Exercise directions:
Extract the lines of the data from the one containing "Provide the ordering of" through the one containing "Answer: point 552,297, point", both included, and reproduce them verbatim.

Provided data:

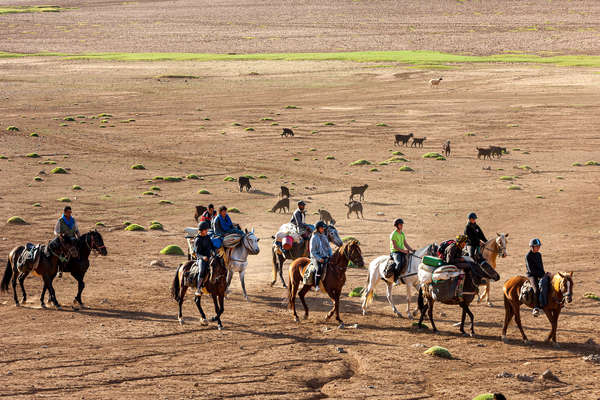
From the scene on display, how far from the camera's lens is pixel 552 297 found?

--

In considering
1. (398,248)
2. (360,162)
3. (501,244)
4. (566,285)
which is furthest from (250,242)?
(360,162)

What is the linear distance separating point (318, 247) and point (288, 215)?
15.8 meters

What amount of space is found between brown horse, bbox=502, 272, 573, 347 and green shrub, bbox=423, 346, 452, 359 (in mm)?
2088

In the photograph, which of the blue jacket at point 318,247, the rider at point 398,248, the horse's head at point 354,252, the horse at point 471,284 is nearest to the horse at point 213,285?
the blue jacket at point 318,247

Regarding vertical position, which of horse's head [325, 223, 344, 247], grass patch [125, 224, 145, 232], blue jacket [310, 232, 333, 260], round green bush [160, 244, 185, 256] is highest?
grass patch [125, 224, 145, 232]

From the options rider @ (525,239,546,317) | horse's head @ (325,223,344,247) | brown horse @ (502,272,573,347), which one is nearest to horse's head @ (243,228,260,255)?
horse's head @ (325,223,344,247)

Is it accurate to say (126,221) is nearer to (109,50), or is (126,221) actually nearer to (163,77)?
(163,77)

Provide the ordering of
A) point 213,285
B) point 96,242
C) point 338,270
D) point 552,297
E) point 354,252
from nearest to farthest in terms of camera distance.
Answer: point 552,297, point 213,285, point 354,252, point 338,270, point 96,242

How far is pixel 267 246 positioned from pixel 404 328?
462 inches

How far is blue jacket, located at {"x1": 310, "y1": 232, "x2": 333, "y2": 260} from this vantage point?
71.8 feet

--

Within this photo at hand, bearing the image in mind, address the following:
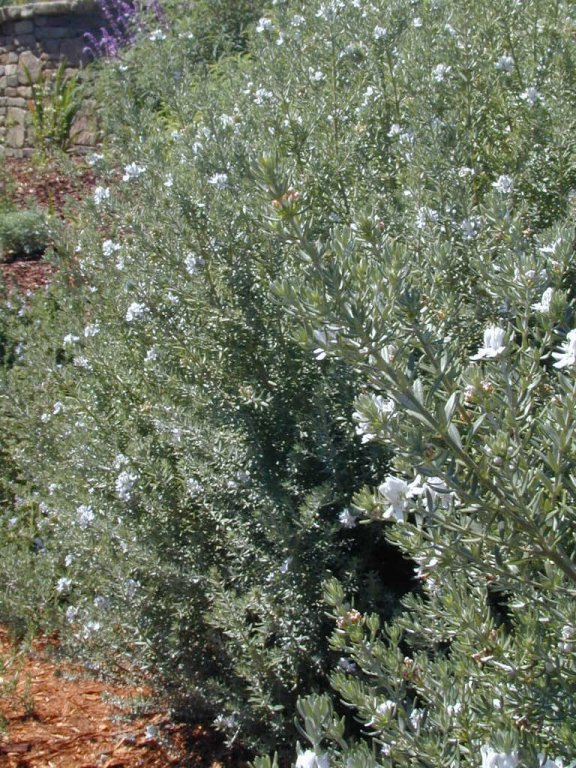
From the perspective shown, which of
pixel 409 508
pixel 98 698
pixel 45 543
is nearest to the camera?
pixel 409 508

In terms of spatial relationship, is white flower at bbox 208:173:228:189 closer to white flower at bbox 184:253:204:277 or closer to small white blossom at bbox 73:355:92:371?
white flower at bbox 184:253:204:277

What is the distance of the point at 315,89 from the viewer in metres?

Output for this exercise:
Provide the ordering of
A) point 213,285
B) point 96,242
C) point 338,270
D) point 552,297
E) point 354,252
from nearest to farthest in terms of camera distance.
Answer: point 552,297, point 213,285, point 354,252, point 338,270, point 96,242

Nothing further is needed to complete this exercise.